I glare. “No.”
“Okay. Have a tee-utiful day!”
Lyra grabs my hand, pulling me out of the office before I can tell him where I’d like to shove his tee-utiful day.
“Jove,” she grumbles when we reach the sidewalk outside. “You can’t talk to service workers like that.”
I scowl. “Why?”
“Because it’s rude?” she suggests.
“What’s that got to do with anything?” I ask.
Sigh. Big, big sigh. “It’s got to do with human decency,” she says. “With being kind to people who are just trying to do their jobs. With having the self-control to not take out our anger on the undeserving.”
“I never take out my anger on the undeserving,” I counter. “That kid sucks.”
“Because he didn’t produce flags from some magical back room for our mini-golf?” Incredulity laces her voice.
“No, because six months ago he and his group of friends keyed Mars’ bike at the grocery store. Mars was devastated. We needed to get it repainted and they couldn’t color match in town so we had to special order the paintonline, then Mars had to clean, sand, and repaint it himself. It took ages for the paint to come in, then ages for him to go through the whole process. Meanwhile, he couldn’t ride his bike. He was angry and sad, and it could’ve all been avoided if that little twerp hadn’t acted like a little twerp.”
She blinks, so adorable, then replies, “I think he drives that black pickup truck parked out back.”
“I’m not messing with a minor’s car,” I reply, heart warming at her quick defense of my brother. “I will, however, be as rude as I like to his stupid, idiot face.”
“As you should,” she declares, glaring through the office’s glass door.
A flick of my eyes shows the boy sitting at the desk on his phone, popping a gum bubble, not a care in the world. “He turns 18 in July,” I tell Lyra. “Four months. We can figure out our revenge then.”
“Oh,” she peeps. “If the revenge is anything more than keying his car back, count me out.”
I sniff. “An equal reaction does not a lesson teach,” I say. “In my experience.”
“Is that why you totalled Chrissy’s grandpa’s truck? He did something small, so you did something bigger?”
Chrissy’s grandfather did not do something small. Chrissy’s grandfather believed his moron of a granddaughter when she said it was Lyra’s fault that he never got any visits from his beloved descendant, so he went to the town’s social page online and called Lyra a slew of nasty, horrific curse words not even one of the mafia men in my books would repeat. Lyra isn’t online outside of her business pages, so she didn’t see it before it got taken down, but I did.

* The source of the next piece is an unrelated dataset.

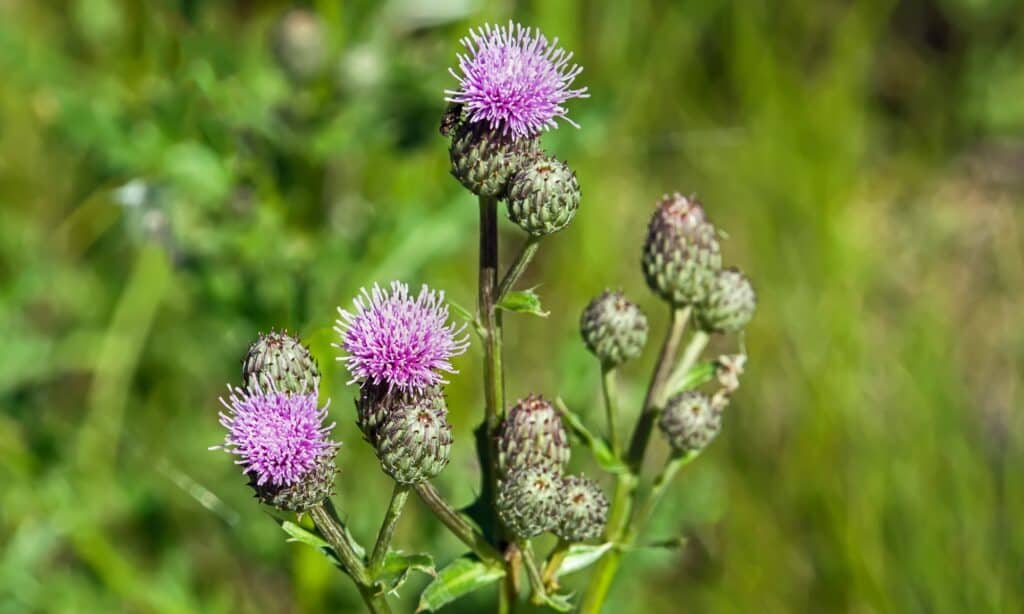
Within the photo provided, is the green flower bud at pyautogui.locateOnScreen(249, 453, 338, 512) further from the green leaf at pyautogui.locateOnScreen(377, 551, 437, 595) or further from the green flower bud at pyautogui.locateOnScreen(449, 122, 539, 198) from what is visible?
the green flower bud at pyautogui.locateOnScreen(449, 122, 539, 198)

Chrissy’s grandfather is not done receiving revenge.
Neither is Chrissy, for that matter.
“Something like that,” I hedge, not wanting to upsetLyra with further proof that her ex-best friend is The Worst Person on Earth.
She frowns, bottom lip sticking out just enough to make it tip more toward cutesy than the disapproving she’s going for.
“I think mini-golf is a bust,” I say, absolutely not blatantly changing the subject or anything. “Dinner?”
She squints, letting me know she does not find me slick. “Dinner,” she agrees after a moment.
Not slick, but excused. I’ll take it.
We walk two storefronts over to Sweet & Salty, a tiny offshoot of a café duo in the city in Indiana where Brian Single lives. He blew into town one summer talking about “the best café in America!” By the end of the season he’d somehow finagled a tiny version of the place into existence in Bandera. The townies loved it so much it stuck.
Much as I hate to admit anything positive about Brian, he was right about this place. It’s the best café I’ve ever been to, and when it was on the verge of shutting down because the building owner developed cancer and couldn’t afford the building upkeep on top of his medical bills, I funneled my own funds into the efforts to keep it going – the café and Mr. Harrold, the owner. A quarter of a million dollars, anonymously given.
I earned it back within a few book launches, unfortunately.
The bell rings above our heads as we enter, and we’re immediately blasted with the warm, homey scent of apple tarts and blueberry scones.